There are 9 factors which usually would entail 9 dimensional integration over the latent density. Such high dimensional integration is either intractable or takes a long time to run. However, this model happens to have a two-tier covariance structure that permits analytic reduction to 3 dimensional integration. Formally, a two-tier covariance matrix is restricted to

\Sigma_{\mathrm{two-tier}} =
\begin{pmatrix}
  G & 0 \\
  0 & \mathrm{diag}(\tau) \label{eqn:2tier}
\end{pmatrix},

where the covariance sub-matrix G is unrestricted (subject to identification), covariance sub-matrix \mathrm{diag}(\tau) is diagonal, and \tau is a vector of variances. The factors that make up G are called primary factors and the factors that comprise \tau are called specific factors. Furthermore, each item is permitted to load on at most one specific factor.

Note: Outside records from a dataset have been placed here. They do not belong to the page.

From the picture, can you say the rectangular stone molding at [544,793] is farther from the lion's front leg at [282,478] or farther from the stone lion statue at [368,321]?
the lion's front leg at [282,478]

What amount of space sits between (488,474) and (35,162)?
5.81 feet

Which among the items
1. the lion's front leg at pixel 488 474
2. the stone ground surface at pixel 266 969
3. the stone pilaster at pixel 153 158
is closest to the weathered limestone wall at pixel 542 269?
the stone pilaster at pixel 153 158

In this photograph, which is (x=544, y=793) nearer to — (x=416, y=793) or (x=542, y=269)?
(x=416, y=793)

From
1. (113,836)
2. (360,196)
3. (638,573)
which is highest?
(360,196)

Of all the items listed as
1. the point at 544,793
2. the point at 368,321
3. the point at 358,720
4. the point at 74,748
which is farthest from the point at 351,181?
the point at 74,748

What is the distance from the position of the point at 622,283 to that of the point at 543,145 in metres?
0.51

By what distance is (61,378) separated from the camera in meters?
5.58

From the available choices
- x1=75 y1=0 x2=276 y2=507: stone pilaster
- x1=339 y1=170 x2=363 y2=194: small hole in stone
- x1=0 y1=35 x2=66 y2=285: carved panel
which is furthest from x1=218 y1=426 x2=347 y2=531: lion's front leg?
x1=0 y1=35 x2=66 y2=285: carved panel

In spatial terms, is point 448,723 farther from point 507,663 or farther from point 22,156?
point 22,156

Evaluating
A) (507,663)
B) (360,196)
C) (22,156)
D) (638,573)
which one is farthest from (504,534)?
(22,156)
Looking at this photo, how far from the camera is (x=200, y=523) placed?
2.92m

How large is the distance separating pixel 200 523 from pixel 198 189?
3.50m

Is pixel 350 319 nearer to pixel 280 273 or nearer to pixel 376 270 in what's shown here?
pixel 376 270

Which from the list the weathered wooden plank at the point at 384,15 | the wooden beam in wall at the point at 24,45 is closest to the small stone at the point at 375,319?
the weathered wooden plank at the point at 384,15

mxExpectationBA81(spec, qpoints=15, qwidth=5)

The default quadrature uses 49 points per dimension. That works out to 49^3 = 117649 points for 3 dimensions. To speed things up at the cost of some accuracy, we reduced the equal-interval quadrature to 15 points, ranging from Z score -5 to 5. This reduces the number of quadrature points to 15^3 = 3375.

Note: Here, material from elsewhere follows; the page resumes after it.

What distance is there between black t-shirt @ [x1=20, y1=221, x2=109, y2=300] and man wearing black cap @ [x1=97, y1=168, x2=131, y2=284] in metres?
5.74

mxComputeEM('tr.expectation', 'scores',
             mxComputeGradientDescent(fitfunction="latent.fitfunction"),
             tolerance=1)

You may have noticed that latent parameter models have used mxComputeGradientDescent instead of mxComputeNewtonRaphson. That is because the analytic derivatives for the multivariate normal required by the Newton-Raphson optimizer had not been coded into OpenMx at the time of writing. At least for item parameters, the availability of two optimizers offers a way to verify that the optimization algorithm is working. You can always replace mxComputeNewtonRaphson by mxComputeGradientDescent. The optimization will take more time, but you can check whether you arrive at the same optimum. The ability to easily swap-out and replace components of a model is invaluable for debugging unexpected behavior. Finally, the option tolerance=1 is there to terminate optimization early. This is meant to be a quick demonstration and requesting higher accuracy slows down estimation substantially.

  • multiple group models
  • special features to cope with missing data
  • automatic-ish item construction (especially for the nominal model)
  • simulation studies

Future Extensions

  • In addition to mxExpectationNormal, it should be possible to fit the latent distribution to an arbitrary structural model created using RAM or LISREL notation. Currently, the dimensionality of the latent space is limited by the use of quadrature integration. However, the Metropolis-Hastings Robbins-Monro (MH-RM) algorithm can efficiently fit high-dimensional models [Cai2010]. The MH-RM algorithm would make a useful addition to OpenMx.
  • The item matrix could be provided as an arbitrary algebra. This would be a generalization of the linear latent trait model.